OCTOBER 5, 2019.
STATEMENT BY RT. HON RAILA ODINGA ON THE NOMINATION OF Ms. MWENDE MWINZI AS AMBASSADOR TO THE REOUBLC OF KOREA:
In the negotiations for the Constitution that we promulgated in 2010, Kenyans in the diaspora put a convincing case for our country to allow dual citizenship. Among other reasons, they demonstrated that they were unable to progress beyond certain grades in employment in foreign countries unless they become citizens of those countries. Until 2010, they could not take citizenship of those foreign countries unless they renounced Kenyan citizenship, which many were not prepared to do.
From the cries of our sons and daughters abroad, we, as a country, agreed to allow dual citizenship, seeing clear advantages that would come with it.

------------------------------

#### Actions to take
A: Restate the passage from the dual citizenship statement, starting with "STATEMENT BY RT." and going on through "come with it.", and swap "dual citizenship" for "multiple citizenship".
B: Decide whether each statement below agrees with the dual citizenship statement. Answer yes or no for each, and quote the words from the statement that settle it.
(i) The Constitution was promulgated in 2010.
(ii) Before 2010, Kenyans abroad could take foreign citizenship and still keep Kenyan citizenship.
(iii) The statement is dated October 5, 2019.

------------------------------

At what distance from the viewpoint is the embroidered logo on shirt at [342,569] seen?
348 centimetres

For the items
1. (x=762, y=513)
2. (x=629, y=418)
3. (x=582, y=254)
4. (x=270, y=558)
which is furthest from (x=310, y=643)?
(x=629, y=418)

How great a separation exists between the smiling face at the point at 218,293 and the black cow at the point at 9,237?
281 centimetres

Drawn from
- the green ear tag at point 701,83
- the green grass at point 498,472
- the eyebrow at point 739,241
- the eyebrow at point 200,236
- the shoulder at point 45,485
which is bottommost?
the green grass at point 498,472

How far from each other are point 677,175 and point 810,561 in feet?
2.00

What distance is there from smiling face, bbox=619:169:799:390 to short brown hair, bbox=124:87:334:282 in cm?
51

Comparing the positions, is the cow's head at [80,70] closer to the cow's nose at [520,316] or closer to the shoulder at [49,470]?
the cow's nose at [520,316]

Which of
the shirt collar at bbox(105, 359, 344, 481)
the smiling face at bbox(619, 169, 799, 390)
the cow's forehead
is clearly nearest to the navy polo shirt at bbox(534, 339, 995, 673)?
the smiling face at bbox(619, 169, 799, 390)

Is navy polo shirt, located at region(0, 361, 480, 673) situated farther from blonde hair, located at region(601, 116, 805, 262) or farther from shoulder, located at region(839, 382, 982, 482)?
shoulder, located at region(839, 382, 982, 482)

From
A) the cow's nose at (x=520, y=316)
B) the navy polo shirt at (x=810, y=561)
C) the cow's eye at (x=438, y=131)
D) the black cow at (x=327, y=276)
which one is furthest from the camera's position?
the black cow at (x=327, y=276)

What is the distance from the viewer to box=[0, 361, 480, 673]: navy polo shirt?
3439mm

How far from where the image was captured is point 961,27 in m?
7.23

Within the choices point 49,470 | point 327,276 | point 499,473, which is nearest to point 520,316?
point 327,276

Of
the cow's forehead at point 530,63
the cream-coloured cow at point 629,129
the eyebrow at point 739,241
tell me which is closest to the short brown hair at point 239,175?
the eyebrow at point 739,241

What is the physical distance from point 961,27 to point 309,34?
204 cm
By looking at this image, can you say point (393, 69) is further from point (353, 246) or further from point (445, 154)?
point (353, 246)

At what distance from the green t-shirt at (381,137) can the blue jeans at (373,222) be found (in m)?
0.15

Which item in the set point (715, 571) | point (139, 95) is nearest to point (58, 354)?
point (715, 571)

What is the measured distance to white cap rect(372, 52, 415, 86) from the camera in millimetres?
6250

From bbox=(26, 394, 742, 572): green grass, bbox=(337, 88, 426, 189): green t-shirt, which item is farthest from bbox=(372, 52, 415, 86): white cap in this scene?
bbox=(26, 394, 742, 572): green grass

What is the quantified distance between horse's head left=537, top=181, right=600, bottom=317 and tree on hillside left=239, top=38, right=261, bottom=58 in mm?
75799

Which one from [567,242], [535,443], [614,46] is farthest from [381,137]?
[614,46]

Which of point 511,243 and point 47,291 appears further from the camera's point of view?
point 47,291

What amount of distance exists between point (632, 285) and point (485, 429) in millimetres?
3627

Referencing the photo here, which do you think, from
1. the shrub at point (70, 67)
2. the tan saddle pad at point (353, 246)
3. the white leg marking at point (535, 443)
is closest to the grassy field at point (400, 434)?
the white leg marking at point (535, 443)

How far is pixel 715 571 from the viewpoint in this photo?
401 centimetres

------------------------------

#### Results by task
A:
STATEMENT BY RT. HON RAILA ODINGA ON THE NOMINATION OF Ms. MWENDE MWINZI AS AMBASSADOR TO THE REOUBLC OF KOREA:
In the negotiations for the Constitution that we promulgated in 2010, Kenyans in the diaspora put a convincing case for our country to allow multiple citizenship. Among other reasons, they demonstrated that they were unable to progress beyond certain grades in employment in foreign countries unless they become citizens of those countries. Until 2010, they could not take citizenship of those foreign countries unless they renounced Kenyan citizenship, which many were not prepared to do.
From the cries of our sons and daughters abroad, we, as a country, agreed to allow multiple citizenship, seeing clear advantages that would come with it.

B:
(i) Yes: "the Constitution that we promulgated in 2010"
(ii) No: "they could not take citizenship of those foreign countries unless they renounced Kenyan citizenship"
(iii) Yes: "OCTOBER 5, 2019."